▶ _TASK DIRECTIONS_
Reproduce the records below exactly as they appear, omitting any pictures they contain.

▶ _SUPPLIED ENTRIES_
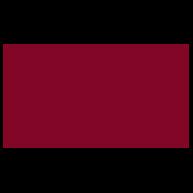 Cliente Red&Service per distribuzione volantini Centro Acustico Italiano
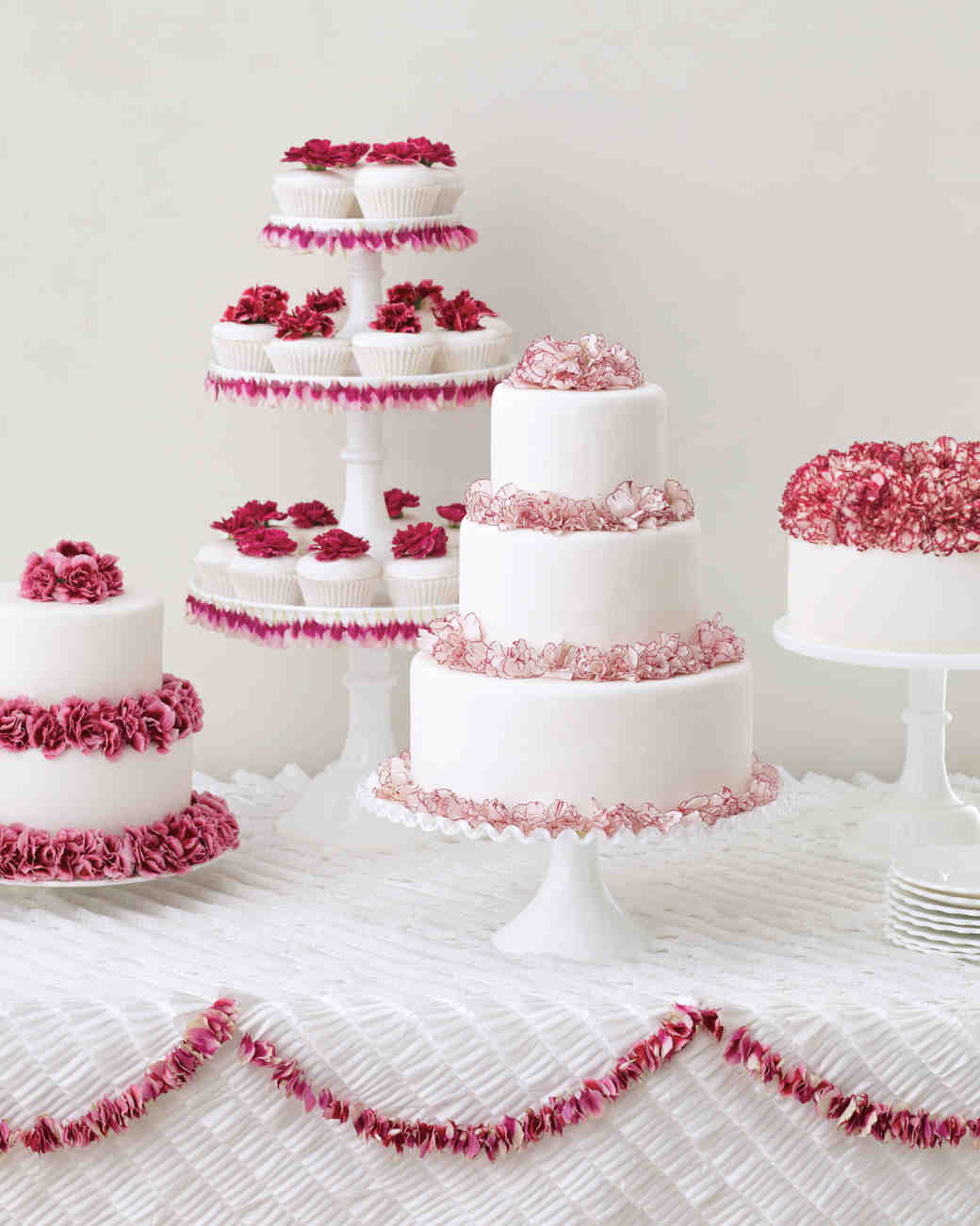 carnations-4-mwd108375.jpg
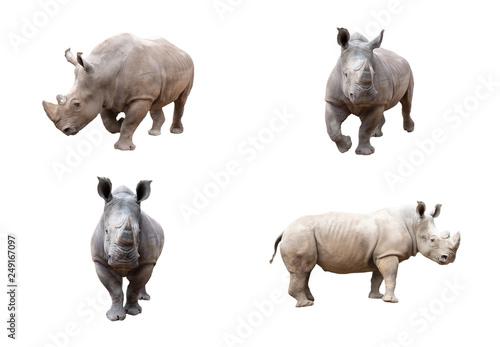 Photo White rhino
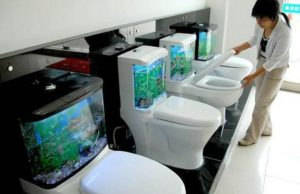 Toilet story InMarathi 4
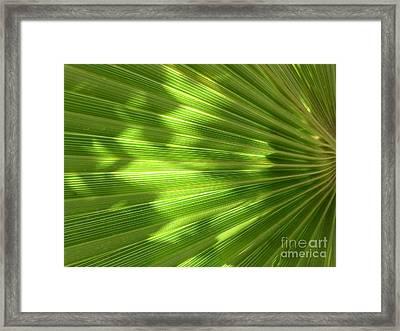 Palm Leaf Framed Print by Nora Boghossian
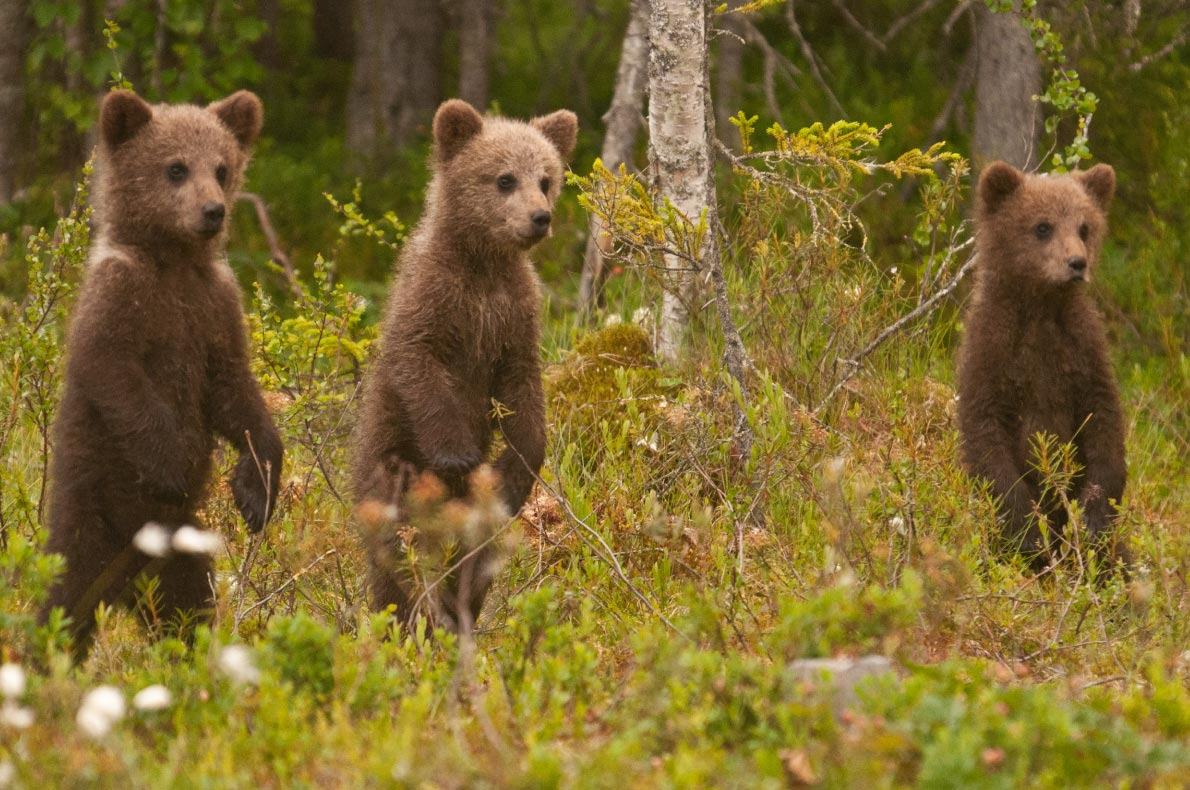 Best sustainable destinations for families - Wild Taiga  - Copyright Wild Taiga -  European Best Destinations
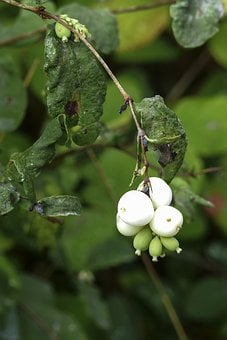 White, Common Snowberry, Symphoricarpas Albus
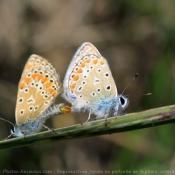 Photo de Papillon - l'azuré du genêt
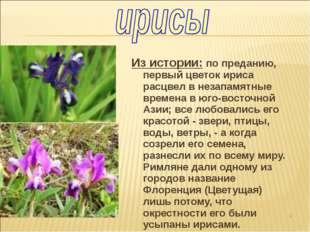 Из истории: по преданию, первый цветок ириса расцвел в незапамятные времена в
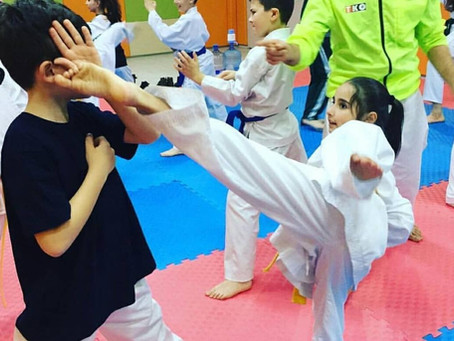 Koordinasyon ve Karate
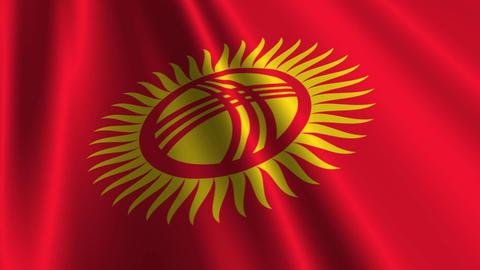 KyrgyzstanFlagLoop03 Stock Video Footage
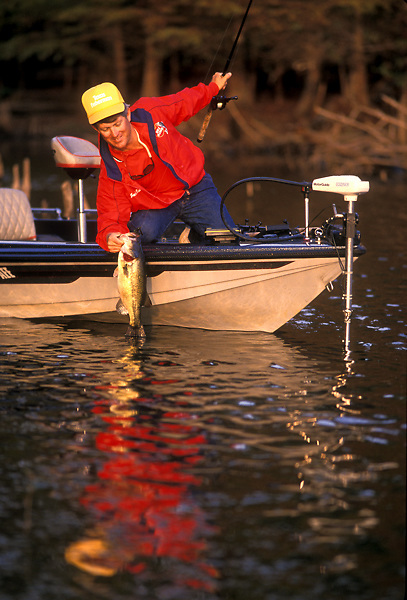 Professional fishing guide pulling a freshly caught largemouth bass (Micropterus salmoides) into the boat.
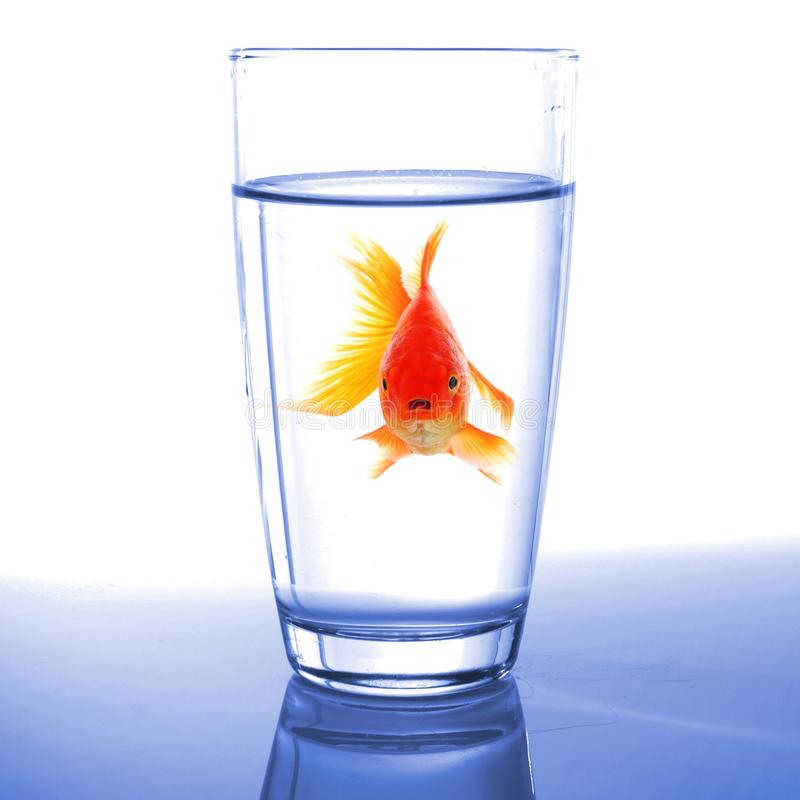 Goldfish na água de vidro fotografia de stock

▶ _YOUR RESPONSE_
 Cliente Red&Service per distribuzione volantini Centro Acustico Italiano
 carnations-4-mwd108375.jpg
 Photo White rhino
 Toilet story InMarathi 4
 Palm Leaf Framed Print by Nora Boghossian
 Best sustainable destinations for families - Wild Taiga  - Copyright Wild Taiga -  European Best Destinations
 White, Common Snowberry, Symphoricarpas Albus
 Photo de Papillon - l'azuré du genêt
 Из истории: по преданию, первый цветок ириса расцвел в незапамятные времена в
 Koordinasyon ve Karate
 KyrgyzstanFlagLoop03 Stock Video Footage
 Professional fishing guide pulling a freshly caught largemouth bass (Micropterus salmoides) into the boat.
 Goldfish na água de vidro fotografia de stock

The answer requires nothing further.